* _Do this_: Write out, unchanged, the records from the line with "By looking at" up to and including the final line of the records.

* _Excerpted data_:

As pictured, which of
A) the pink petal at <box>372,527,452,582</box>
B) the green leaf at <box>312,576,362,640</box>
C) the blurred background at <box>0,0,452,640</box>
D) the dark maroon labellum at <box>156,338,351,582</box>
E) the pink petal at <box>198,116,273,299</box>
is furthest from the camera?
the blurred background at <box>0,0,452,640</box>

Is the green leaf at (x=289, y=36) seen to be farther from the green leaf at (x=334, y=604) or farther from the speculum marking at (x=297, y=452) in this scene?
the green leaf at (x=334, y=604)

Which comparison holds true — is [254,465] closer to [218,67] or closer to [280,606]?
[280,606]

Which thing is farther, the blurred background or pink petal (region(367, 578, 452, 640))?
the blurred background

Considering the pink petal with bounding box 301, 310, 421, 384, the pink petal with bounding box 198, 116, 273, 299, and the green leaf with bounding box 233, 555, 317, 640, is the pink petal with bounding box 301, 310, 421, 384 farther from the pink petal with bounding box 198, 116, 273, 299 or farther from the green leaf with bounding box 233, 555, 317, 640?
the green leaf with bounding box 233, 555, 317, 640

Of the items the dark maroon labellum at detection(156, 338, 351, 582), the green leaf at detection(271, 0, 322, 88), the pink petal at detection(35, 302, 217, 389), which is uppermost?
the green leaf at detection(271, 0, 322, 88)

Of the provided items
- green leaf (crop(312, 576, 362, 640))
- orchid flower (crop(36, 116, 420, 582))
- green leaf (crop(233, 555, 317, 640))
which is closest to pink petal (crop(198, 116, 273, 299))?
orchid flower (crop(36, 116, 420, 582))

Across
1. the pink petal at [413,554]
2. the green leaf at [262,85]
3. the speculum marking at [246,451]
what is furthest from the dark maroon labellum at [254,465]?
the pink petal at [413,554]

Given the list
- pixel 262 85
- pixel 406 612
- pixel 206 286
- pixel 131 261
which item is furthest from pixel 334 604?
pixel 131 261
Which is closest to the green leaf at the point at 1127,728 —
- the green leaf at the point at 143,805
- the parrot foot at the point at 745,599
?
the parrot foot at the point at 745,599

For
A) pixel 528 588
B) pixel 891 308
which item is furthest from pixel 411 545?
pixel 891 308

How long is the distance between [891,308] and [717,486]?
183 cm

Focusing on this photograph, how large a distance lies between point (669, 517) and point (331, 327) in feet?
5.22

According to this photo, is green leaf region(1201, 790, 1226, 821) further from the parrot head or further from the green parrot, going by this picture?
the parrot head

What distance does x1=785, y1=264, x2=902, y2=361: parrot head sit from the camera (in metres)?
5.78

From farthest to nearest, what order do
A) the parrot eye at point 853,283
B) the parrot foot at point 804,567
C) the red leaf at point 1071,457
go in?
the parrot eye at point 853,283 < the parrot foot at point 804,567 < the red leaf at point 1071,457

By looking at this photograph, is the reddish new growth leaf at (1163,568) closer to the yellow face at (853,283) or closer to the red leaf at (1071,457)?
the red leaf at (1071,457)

* _Written response_:
By looking at this photograph, is the reddish new growth leaf at (1163,568) closer to the yellow face at (853,283) or closer to the red leaf at (1071,457)?
the red leaf at (1071,457)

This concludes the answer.